Soldados, trabajadores y jóvenes pueden usar su unidad, solidaridad y armas contra los jefes, en lugar de contra nuestros hermanos de clase.
Marineros rusos enfurecidos se amotinaron en 1905 en el acorazado Potemkin contra la carne podrida y la guerra ruso-japonesa. Ganaron el apoyo de los trabajadores en la ciudad portuaria de Odesa. Su motín mostró el potencial de organizarse dentro de los ejércitos de los gobernantes. Impulsó a los comunistas rusos a intensificar su organización revolucionaria entre marineros y soldados.
Durante la Primera Guerra Mundial, los comunistas rusos se organizaron en el ejército del gobierno. Tras tres años agotadores de guerra, los soldados rusos fueron clave para abandonar masivamente el frente y ir a las ciudades para unirse a los trabajadores industriales y derrocar al gobierno capitalista. Usaron sus armas para la revolución.
Los imperialistas enviaron soldados de catorce ejércitos para atacar el nuevo estado obrero. Los comunistas rusos instaron a estos soldados a negarse a atacarles y, en cambio, apoyaran la revolución. Muchos soldados de todos los ejércitos se negaron a atacar a sus hermanos rusos. El Ejército Rojo ruso derrotó el ataque imperialista.
Durante la guerra estadounidense contra Vietnam, hubo rebeliones contra el racismo del ejército estadounidense y su guerra por parte de soldados y marineros estadounidenses en todas las bases y barcos militares, incluido Vietnam. Los gobernantes estadounidenses se enfrentaron a un ejército en rebelión y a una feroz resistencia vietnamita. Algunos soldados comunistas reclutaron a otros soldados para luchar por el comunismo. Estados Unidos se retiró de Vietnam.

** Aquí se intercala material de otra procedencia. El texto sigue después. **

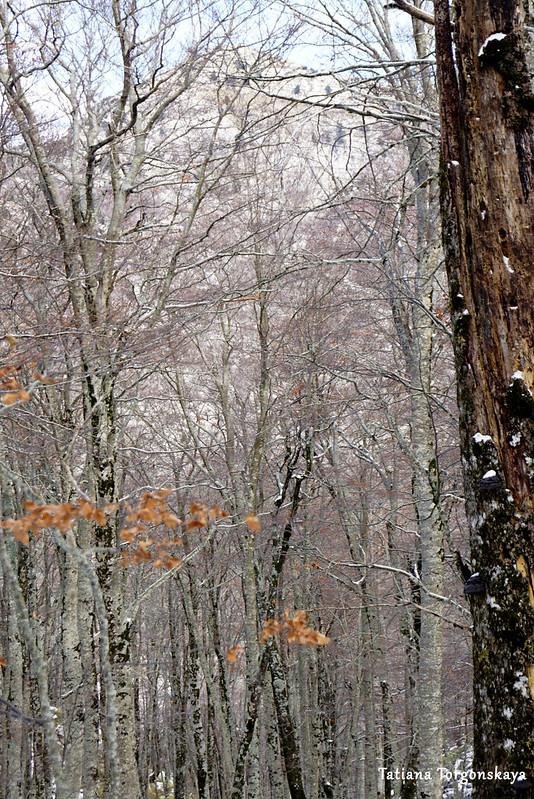 Буковый лес по дороге к вершине Одиево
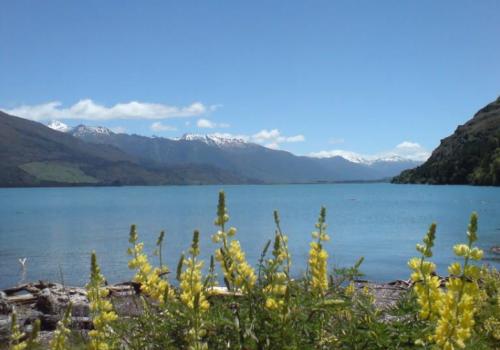 Lake Wanaka Hawea reis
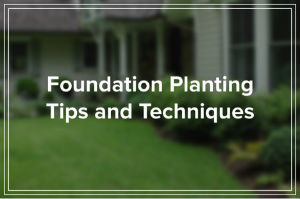 What You Need to Know About Landscaping and Your Home's Foundation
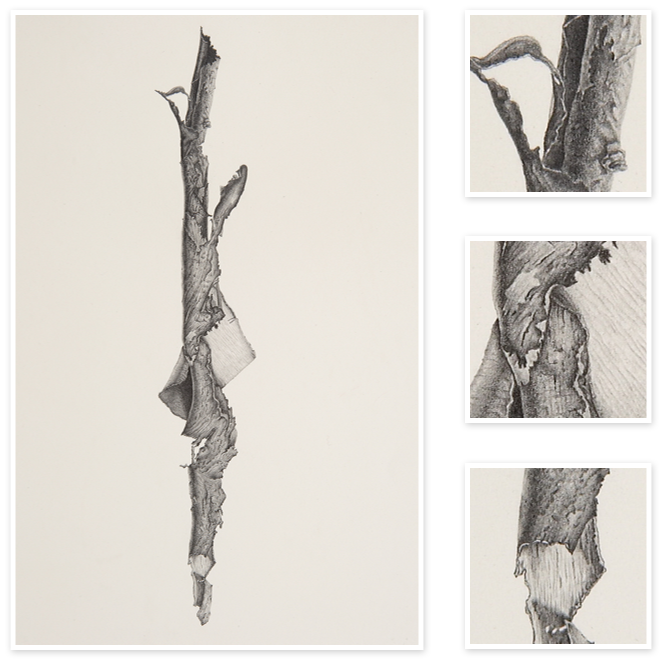 Bark drawing art. Strip from a eucalypt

Hoy, los gobernantes estadounidenses se enfrentan a la amenaza del fin de su privilegio petrodólar. El fin de sus esperanzas de recuperar su hegemonía perdida. Continuarán esta guerra.
Estar dentro del ejército y las fábricas para contrarrestar el racismo y fascismo de los gobernantes y movilizar a soldados, marineros y trabajadores enfadados, frustrados y sobrecargados en busca de soluciones es clave para movilizar y convertir su guerra imperialista en una revolución comunista.